Two great preachers influenced me here, both at conferences at (what used to be!) The College of Preachers at The National Cathedral.
The first was Tom Long. One day Tom heard me preach a sermon on Jonah that was very carefully written. When I finished he asked, “Can I re-preach your sermon?” I listened as he retold my sermon as a story, leaving out the alliteration, the assonance and anaphora. It was a big discovery for me – while my sermon read (and I thought preached) well Tom’s version preached better.
The other was actually someone many at my current church know – Frank Wade. At that conference Frank (who will preach at St. Alban’s this Sunday) described his preaching process in a nutshell: “I always know where I will begin and I always know where I will end… but I leave the middle open, so I don’t bore myself!” Frank told us the the “text” for his sermon would be compiled and recorded on the following Monday morning, based on the sermon that was preached.
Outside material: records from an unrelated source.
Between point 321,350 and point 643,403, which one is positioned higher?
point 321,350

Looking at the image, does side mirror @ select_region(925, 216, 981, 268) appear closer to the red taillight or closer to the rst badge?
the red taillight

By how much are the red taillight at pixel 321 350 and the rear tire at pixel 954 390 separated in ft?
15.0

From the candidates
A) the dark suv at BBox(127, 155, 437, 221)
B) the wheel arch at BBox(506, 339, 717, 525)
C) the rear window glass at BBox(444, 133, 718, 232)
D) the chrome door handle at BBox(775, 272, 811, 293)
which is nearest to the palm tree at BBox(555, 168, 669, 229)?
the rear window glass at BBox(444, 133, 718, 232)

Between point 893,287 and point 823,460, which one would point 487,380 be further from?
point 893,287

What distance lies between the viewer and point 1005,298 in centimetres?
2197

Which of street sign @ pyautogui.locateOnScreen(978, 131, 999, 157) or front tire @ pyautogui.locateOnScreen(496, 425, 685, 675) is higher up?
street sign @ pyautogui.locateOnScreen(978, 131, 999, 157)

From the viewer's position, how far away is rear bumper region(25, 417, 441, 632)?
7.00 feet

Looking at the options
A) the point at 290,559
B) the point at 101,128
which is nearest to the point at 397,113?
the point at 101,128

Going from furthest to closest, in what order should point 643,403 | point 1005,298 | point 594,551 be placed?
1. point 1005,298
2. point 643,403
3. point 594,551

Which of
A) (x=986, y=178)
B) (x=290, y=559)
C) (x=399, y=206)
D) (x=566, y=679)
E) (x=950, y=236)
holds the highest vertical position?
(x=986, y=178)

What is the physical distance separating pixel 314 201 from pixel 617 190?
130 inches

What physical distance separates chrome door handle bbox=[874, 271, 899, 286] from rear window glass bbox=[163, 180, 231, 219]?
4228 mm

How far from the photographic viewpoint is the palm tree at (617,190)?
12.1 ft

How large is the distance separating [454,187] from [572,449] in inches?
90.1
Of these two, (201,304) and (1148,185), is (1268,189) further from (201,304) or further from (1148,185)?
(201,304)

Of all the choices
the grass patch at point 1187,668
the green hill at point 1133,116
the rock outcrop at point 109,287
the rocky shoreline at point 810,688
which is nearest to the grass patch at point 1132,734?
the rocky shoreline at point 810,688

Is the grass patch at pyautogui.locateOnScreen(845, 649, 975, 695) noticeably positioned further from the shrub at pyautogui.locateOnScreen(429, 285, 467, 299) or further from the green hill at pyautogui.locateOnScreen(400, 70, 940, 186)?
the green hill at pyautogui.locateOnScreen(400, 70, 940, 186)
I remember hearing (multiple times) the following, attributed to St. Francis of Assisi: “Preach the Gospel at all times. Use words if necessary.” The quote (which preaches well but is also something St. Francis probably never said) is catchy but but more so ironic. St. Francis was a gifted preacher full of words! Mark Galli, in his history of Francis (Francis of Assisi and His World), describes Francis as the equivalent of a Jonathan Edwards, “sometimes preaching in up to five villages a day, often outdoors. In the country, Francis often spoke from a bale of straw or a granary doorway. In town, he would climb on a box or up steps in a public building. He preached to . . . any who gathered to hear the strange but fiery little preacher from Assisi…” Apparently he was so excited when he preached that “his feet moved as if he were dancing.”
Several years ago I read a remarkable book called The Preacher King: Martin Luther King and the Word that Moved America, by Richard Lischer. In the book Lischer explains that King’s preaching had deep roots inherited from folk preaching traditions and that he had “a small canon of sermons, fewer than one hundred, that consisted of an enormous inventory of set pieces, thematic formulas he patched together in a bewildering number of combinations under a variety of sermon titles. Some of the formulas were of his own devising, many were borrowed. His most famous set piece was ‘I Have a Dream,’ which he developed from multiple sources, including the prayer of a young SNCC volunteer in Albany, Georgia. In King’s repetoire, the piece evolved from a biblically resonant formula, which was most appropriately recited in churches and mass meetings, into one of the most famous civil-religious passages in American oratory. His ear for these pieces and his uncanny ability to punch them into a sermon or speech at precisely the right time was a legacy from the black church and its oral tradition.”
It’s interesting to think about how King’s sermons, compiled of set pieces, undoubtedly were so familiar to him that he didn’t depend on a text. A brilliant combination of spirit, circumstance, timing & cadence bolstered by the literary devices that make public speaking powerful: Alliteration, assonance and anaphora.
The best sermons, without doubt, are the ones that begin in the hearts and minds of the believer when the preacher says, “Amen.”